======== Texte étudié

On ne s’étonnera pas de voir Eduardo Halfon faire sien le vers d’Alejandra Pizarnik : « J’ai hérité de mes ancêtres l’envie de fuir », ces deux grandes voix de la littérature latino-américaine ayant pareillement hérité du souffle court, précipité de ces émigrés d’Europe centrale fuyant la horde et la haine jusqu’à rejoindre au bout du monde la Terre promise d’Amérique – l’Argentine pour celle-ci, le Guatemala pour celui-là. Depuis Le boxeur polonais, pierre angulaire de son œuvre, Eduardo Halfon n’en finit pas de jouer de ces deux termes : la persécution et la survie, et son dernier opus, Tarentule, est tout entier consacré à la façon d’échapper au destin juif. Ah, oui, comment y échapper et la maison de vie est-elle au bout du chemin ?
C’est d’abord l’étrangeté qui s’impose au narrateur à la suite des sept récits précédents (tous publiés à la Table Ronde, collection Quai Voltaire). Il n’est jamais tout à fait là et, cherchant à se définir, ou disons à se saisir en lui-même dans son identité éclatée – branche maternelle ashkénaze de Pologne, branche paternelle séfarade du Liban –, c’est décidément la fuite qu’il choisit comme solution. Guatémaltèque, vraiment ? ne se prive-t-on pas de lui lancer au visage, quel que soit le masque du narrateur dans les différents livres. Et pourtant oui, c’est au Guatemala qu’il est né, pour en partir en bas âge et connaître la bienheureuse Floride. Mais voilà que ses parents, soucieux d’héritage moral ou de cordon ombilical, envoient le jeune narrateur (treize ans) et son cadet (douze ans) dans un camp scout en pleine forêt de l’Altiplano guatémaltèque qui a pour vocation de remettre ces enfants dans le droit chemin de leur judaïsme ancestral.

================

Consigne 1. Relevez tous les pays nommés dans le texte étudié.
Consigne 2.
D'après le texte étudié, les affirmations suivantes sont-elles exactes ? Pour chacune, répondez par oui ou par non et citez les mots du texte qui permettent de trancher.
(a) Le narrateur est né au Guatemala.
(b) La branche paternelle du narrateur est ashkénaze de Pologne.
(c) Le frère cadet du narrateur a douze ans.
Consigne 3.
Répondez aux questions suivantes à partir du texte étudié.
(a) Quel âge a le narrateur lorsque ses parents l'envoient au camp scout ?
(b) Combien de récits ont précédé Tarentule ?
(c) Dans quelle collection ces récits ont-ils été publiés ?

======== Enregistrements fournis

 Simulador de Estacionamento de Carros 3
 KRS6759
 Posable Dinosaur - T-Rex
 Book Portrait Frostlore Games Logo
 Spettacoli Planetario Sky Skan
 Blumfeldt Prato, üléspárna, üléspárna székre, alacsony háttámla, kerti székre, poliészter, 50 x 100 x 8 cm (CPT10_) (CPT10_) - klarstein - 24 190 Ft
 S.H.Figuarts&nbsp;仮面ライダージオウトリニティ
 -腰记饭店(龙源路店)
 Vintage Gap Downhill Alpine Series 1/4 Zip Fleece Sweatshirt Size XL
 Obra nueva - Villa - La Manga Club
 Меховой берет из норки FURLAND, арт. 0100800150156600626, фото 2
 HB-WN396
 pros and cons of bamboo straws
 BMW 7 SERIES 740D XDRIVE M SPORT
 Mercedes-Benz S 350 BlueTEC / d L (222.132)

================
======== Enregistrements fournis

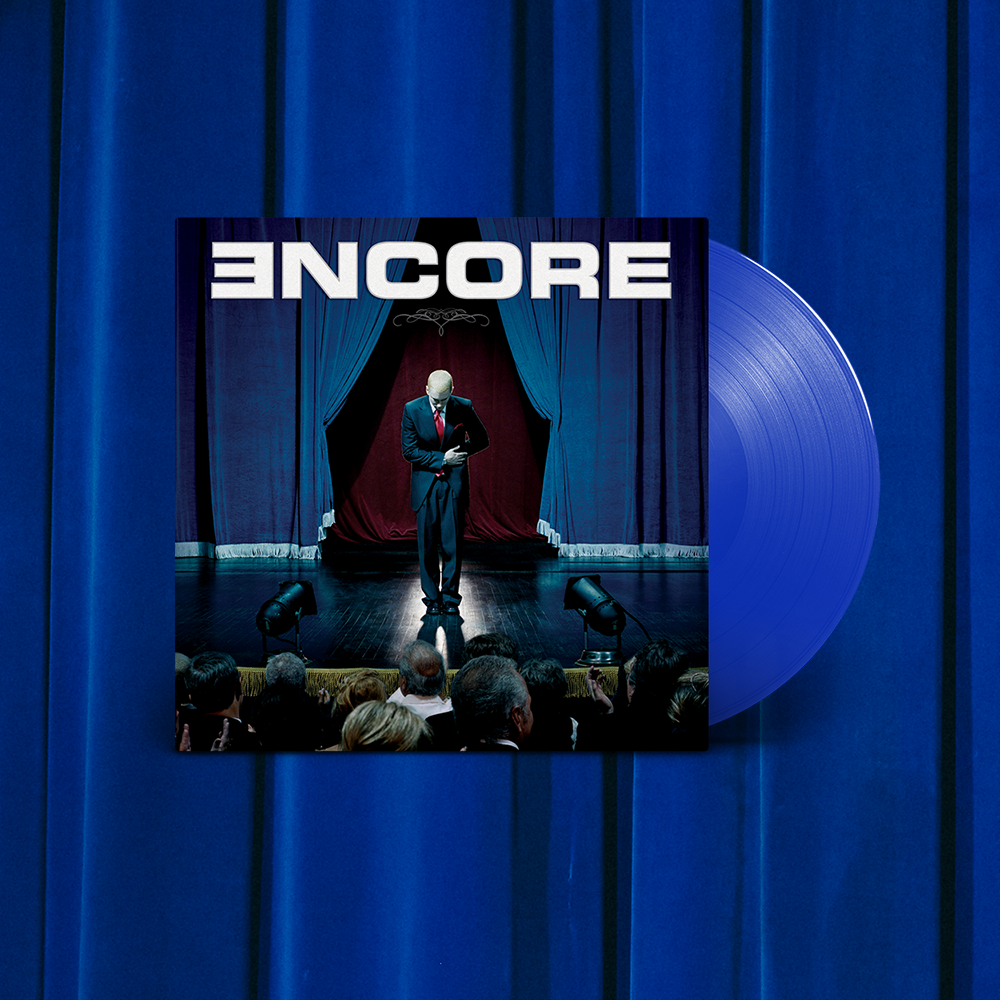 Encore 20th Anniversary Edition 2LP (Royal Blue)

================
======== Enregistrements fournis

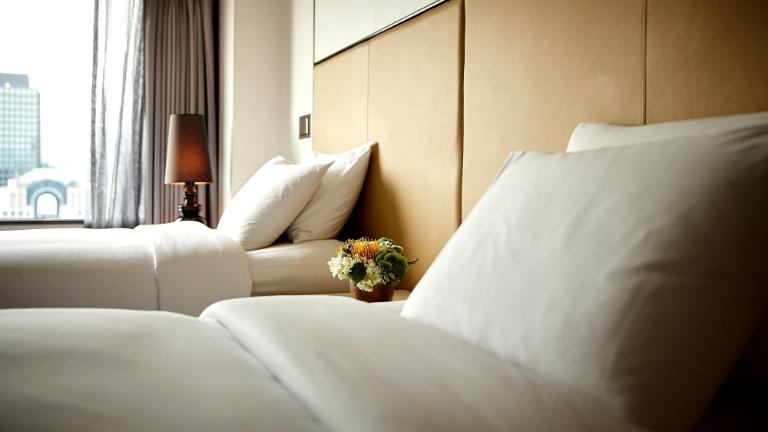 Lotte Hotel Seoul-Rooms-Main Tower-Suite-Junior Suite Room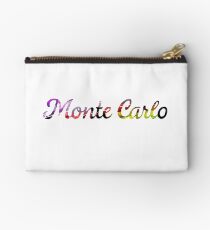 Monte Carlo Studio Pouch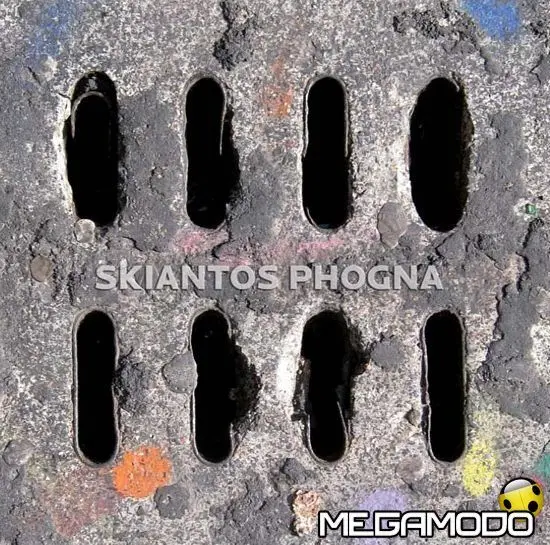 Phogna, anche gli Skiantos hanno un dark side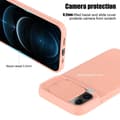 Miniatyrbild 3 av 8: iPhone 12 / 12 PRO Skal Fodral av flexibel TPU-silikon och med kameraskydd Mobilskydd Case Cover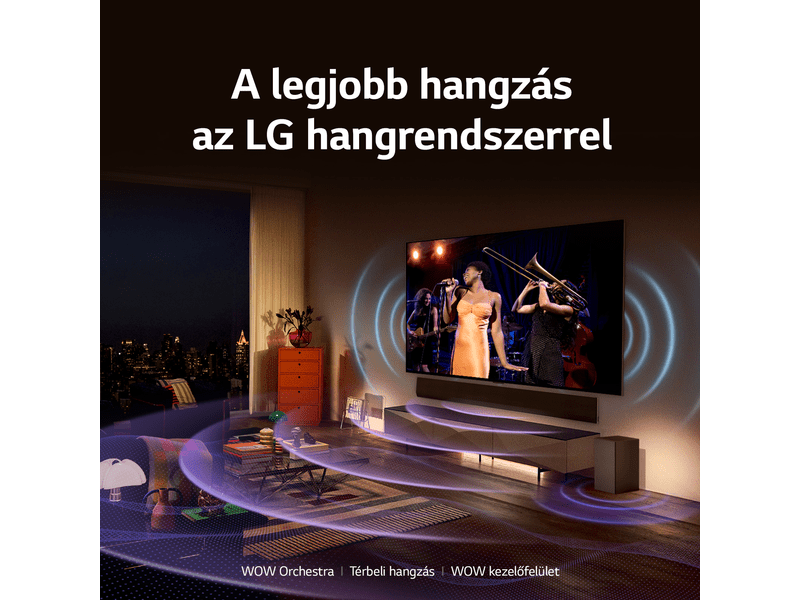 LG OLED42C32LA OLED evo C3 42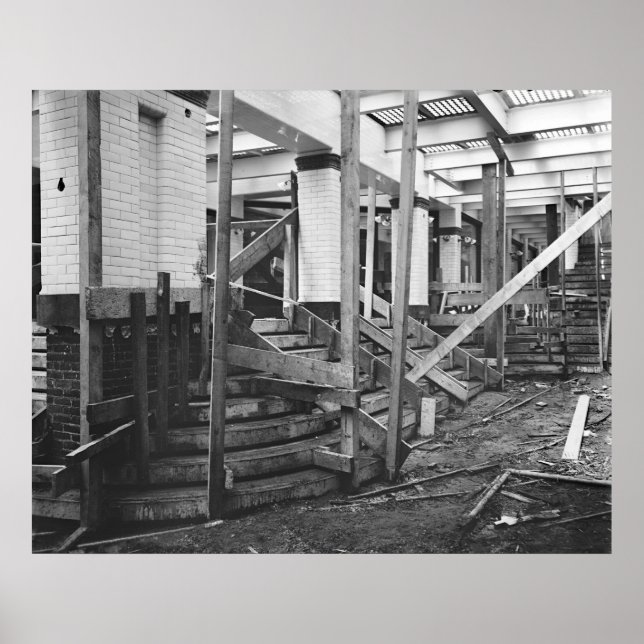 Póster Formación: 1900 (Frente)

================

Réponse 1. Argentine, Guatemala, Pologne, Liban

Réponse 2.
(a) Oui : « c’est au Guatemala qu’il est né »
(b) Non : « branche paternelle séfarade du Liban »
(c) Oui : « son cadet (douze ans) »

Réponse 3.
(a) Il a treize ans.
(b) Sept récits ont précédé Tarentule.
(c) Ils ont été publiés dans la collection Quai Voltaire, à la Table Ronde.